TAMPA — The Florida Orchestra didn't waste any time getting to a highlight of its Latin-themed concert that opened the 2009-10 masterworks season Friday night at Tampa Bay Performing Arts Center. Music director Stefan Sanderling plunged the orchestra right into Mexican composer Arturo Marquez's Danzon No. 2, which combines inventive rhythms with glorious massed strings. It felt like Morsani Hall had been turned into a glamorous supper club with a great band playing for dancing.
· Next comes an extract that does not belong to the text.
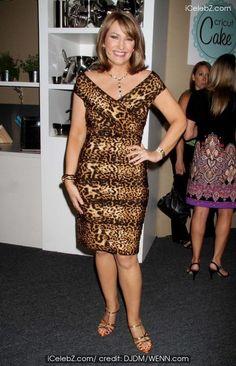Colleen Lopez Luscious Crazy Clothes Etc Etc Etc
As I listened to Danzon No. 2, from a series of pieces by Marquez based on music from Cuba and the Veracruz region of Mexico, I was thinking what an excellent introduction to orchestra music it was for young people: fast, rhythmically interesting and fun. Not incidentally, it has become a trademark of Venezuela's fabled Simon Bolivar Youth Orchestra under conductor Gustavo Dudamel, the wunderkind making his debut this week as music director of the Los Angeles Philharmonic.
In de Falla's Spanish ballet El Amor de Brujo (Love Bewitched), contralto Jennifer Hines was the bewitcher, an opera singer with the slinky style of a chanteuse. The four songs scattered among the 10 movements are pitched low, and at times Hines was a little hard to hear over the busy orchestra. Still, her flamenco flair made a striking impression.
Guitarist Manuel Barrueco and bandoneon player Daniel Binelli were magnificent soloists in Astor Piazzolla's Double Concerto for Guitar and Bandoneon, a large and beautiful button accordion central to the melancholy sound of the Argentine tango (Piazzolla was a master of the instrument). The concerto, with a small orchestra of about 30 players, was an enchanting mix of classical precision and free-form jazz. As an encore, Barrueco and Binelli played a marvelous tribute to tango's roots in the whorehouse, Piazzolla's Bordel 1900.
The orchestra left the least compelling music for last, winding up the evening with Revueltas' La Noche de los Mayas (The Night of the Mayas), a suite drawn from his score to a 1939 Mexican movie. The four movements do include an impressive barrage of percussion, as well as a lovely little duet for flute and violin, but the patchwork effect of the work was typical of a movie score: You really do need the pictures that inspired the music.